Intuitively we all understand that automating IT operations, including builds, deployments, configurations, upgrades and so on is a good thing. We all know that humans make mistakes and mistakes can be costly when they affect a large group of people (e.g., a large user community) or otherwise result in lost revenue to a business.
But how error-prone human actions really are? Note that we’re not talking about normal error rate in software development or other creative fields. Clearly, it is very difficult if not impossible to eliminate errors from occurring when the task can’t be formalized. On the other hand, a large area of IT is related to operations and maintenance and it involves mostly predictive and repetitive tasks. There are many tools, from simple scripts to super-expensive enterprise products that deal with automating these types of tasks. Knowing the probability of human error would help us estimate potential benefits from these tools and, consequently, assess the return on investment.
The classic formula for calculating human reliability can be found “here”:http://www.ida.liu.se/~eriho/HRA_M.htm. Without going too much into the math, empirically we can ascertain the following:
* Every action performed by a human has a probability of error. It is never zero.
* Most tasks (at least, in IT) consist of multiple steps (actions). E.g., a change may have to be made on multiple severs.
* The likelihood of error goes up proportionally to the number of steps.
So it should not come as a surprise that the probability of error could be quite high for complex task. According to the data published on “Ray Panko’s website”:http://panko.shidler.hawaii.edu/HumanErr/Multiple.htm, 28 experienced users on average had 33% error rate in a task involving 14 command-line-based steps. Another interesting tidbit from the same site is 50% error rate in following a checklist. It is unfortunate that the details of these studies are not documented on the site.
Of course, many of these errors can be caught and corrected via testing. It is common knowledge that every change has to be accompanied by some verification or “smoke” testing.
But some changes are impossible or very expensive to validate. Imagine having to change JVM maximum heap size to prevent an application running out of memory. Imagine also that this is a high volume application that runs on four different servers. Imagine further that one server out of four was not updated by mistake. You are not going to find out about it until the application starts crashing on that server under load – and this will be the worst time for dealing with this issue. Now, what if a parameter that had to be changed was some obscure garbage collection setting that was going to improve application’s performance. Users will be experiencing intermittent performance issues but there will be nothing explicitly pointing to the offending server. Discovering the root cause of the problem could take quite a while. The bottom line is that some errors can only be discovered by users at which point the cost of fixing them is going to be substantial.

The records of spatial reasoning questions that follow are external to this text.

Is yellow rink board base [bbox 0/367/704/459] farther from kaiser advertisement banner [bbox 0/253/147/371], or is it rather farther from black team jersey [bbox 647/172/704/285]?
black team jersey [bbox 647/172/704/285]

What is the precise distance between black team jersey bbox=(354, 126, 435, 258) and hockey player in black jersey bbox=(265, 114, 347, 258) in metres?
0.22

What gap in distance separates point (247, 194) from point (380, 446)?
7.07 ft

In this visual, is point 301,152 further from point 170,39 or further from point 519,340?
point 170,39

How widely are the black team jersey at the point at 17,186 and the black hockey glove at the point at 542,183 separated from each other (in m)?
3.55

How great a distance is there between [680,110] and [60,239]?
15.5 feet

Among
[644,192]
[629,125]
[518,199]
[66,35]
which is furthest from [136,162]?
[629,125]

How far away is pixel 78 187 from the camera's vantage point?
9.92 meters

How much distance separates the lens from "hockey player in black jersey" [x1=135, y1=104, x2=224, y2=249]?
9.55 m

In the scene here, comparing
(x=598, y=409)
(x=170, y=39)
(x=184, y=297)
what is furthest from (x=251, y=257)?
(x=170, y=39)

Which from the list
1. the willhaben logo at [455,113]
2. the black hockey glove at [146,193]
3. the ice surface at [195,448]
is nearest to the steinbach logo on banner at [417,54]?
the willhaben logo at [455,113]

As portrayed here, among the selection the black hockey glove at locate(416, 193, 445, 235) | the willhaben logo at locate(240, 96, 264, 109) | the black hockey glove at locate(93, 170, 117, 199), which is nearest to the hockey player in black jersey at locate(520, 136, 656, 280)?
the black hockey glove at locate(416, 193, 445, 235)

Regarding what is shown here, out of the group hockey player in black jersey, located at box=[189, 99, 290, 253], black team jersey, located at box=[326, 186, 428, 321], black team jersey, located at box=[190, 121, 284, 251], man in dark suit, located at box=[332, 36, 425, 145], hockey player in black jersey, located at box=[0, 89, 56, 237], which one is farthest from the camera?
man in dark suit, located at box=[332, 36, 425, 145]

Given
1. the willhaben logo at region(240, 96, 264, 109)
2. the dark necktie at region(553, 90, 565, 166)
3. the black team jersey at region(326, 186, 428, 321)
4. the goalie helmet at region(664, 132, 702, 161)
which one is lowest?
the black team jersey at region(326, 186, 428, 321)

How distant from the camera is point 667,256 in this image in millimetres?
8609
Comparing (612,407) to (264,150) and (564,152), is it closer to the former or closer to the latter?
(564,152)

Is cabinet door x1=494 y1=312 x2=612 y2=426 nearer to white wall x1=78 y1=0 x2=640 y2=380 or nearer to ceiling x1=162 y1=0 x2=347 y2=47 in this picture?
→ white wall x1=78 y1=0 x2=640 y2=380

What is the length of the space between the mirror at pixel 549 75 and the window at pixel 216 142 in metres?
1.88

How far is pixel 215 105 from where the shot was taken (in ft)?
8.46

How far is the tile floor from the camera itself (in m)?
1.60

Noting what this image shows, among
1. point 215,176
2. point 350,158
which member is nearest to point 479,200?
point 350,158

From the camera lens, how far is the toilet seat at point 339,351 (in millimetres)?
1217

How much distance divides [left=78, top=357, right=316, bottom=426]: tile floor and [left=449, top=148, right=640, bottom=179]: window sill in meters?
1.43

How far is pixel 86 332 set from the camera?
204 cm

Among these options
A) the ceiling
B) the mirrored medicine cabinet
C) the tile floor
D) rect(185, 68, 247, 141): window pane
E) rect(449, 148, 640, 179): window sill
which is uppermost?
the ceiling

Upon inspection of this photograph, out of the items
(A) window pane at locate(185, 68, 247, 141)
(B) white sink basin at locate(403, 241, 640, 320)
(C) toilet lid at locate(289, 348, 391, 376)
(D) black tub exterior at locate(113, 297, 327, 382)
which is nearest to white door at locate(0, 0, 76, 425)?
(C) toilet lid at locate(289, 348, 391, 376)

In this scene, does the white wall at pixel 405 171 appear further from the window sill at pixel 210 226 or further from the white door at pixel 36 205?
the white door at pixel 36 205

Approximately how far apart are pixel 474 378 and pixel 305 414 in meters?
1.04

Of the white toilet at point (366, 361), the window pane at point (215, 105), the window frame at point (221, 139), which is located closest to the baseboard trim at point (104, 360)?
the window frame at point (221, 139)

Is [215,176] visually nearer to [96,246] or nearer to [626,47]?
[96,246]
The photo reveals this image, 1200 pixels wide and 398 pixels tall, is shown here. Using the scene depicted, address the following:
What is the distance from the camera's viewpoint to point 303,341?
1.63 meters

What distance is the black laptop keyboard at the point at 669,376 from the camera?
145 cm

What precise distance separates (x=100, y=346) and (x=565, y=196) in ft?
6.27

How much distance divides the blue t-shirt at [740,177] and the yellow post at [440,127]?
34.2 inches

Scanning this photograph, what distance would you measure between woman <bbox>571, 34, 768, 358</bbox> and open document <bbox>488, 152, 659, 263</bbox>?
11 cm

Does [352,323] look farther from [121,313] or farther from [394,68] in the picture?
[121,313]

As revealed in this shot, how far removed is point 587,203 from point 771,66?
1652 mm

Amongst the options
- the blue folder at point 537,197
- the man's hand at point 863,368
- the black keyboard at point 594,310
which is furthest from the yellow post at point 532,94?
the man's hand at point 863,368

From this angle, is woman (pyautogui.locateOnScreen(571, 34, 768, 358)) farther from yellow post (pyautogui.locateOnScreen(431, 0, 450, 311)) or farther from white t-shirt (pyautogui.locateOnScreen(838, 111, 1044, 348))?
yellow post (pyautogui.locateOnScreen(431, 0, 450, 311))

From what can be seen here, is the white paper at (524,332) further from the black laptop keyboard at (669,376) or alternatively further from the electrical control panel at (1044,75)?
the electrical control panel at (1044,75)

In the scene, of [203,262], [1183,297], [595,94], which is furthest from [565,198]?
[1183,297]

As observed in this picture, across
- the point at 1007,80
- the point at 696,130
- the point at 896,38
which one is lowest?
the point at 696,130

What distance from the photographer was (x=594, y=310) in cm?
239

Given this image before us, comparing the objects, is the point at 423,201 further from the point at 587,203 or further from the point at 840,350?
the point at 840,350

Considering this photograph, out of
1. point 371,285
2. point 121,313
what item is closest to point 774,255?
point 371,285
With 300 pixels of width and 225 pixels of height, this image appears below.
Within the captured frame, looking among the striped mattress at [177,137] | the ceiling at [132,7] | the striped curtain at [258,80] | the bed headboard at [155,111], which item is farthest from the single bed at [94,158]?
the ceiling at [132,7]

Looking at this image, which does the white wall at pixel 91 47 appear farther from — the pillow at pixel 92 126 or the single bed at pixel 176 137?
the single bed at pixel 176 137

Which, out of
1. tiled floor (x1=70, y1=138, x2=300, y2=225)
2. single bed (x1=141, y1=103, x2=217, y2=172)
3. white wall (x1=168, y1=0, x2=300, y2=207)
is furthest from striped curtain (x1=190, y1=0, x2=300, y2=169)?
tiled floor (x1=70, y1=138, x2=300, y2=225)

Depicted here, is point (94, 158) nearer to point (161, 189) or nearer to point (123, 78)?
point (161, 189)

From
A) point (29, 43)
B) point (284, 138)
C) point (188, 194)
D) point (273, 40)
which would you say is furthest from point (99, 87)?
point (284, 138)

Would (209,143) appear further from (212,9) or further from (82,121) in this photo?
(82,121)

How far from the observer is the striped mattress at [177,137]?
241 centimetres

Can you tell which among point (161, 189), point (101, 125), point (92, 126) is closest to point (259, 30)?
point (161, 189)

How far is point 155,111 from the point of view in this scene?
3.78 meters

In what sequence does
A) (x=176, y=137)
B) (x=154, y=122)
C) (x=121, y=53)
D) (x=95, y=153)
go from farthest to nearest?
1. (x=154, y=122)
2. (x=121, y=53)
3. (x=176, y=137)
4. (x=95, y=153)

I think that we tend to overestimate the reliability of human actions and underestimate the cost of fixing errors. After all, how hard could it be for an experience administrator to run a few commands? And it could be very easy but it still does not make the actions of this administrator any more reliable.
The bottom line that almost any investment in IT automation is well worth it. Unfortunately, this view is not uniformly accepted. Many organizations still live in stone age when it comes to automation, but that’s a subject for another post.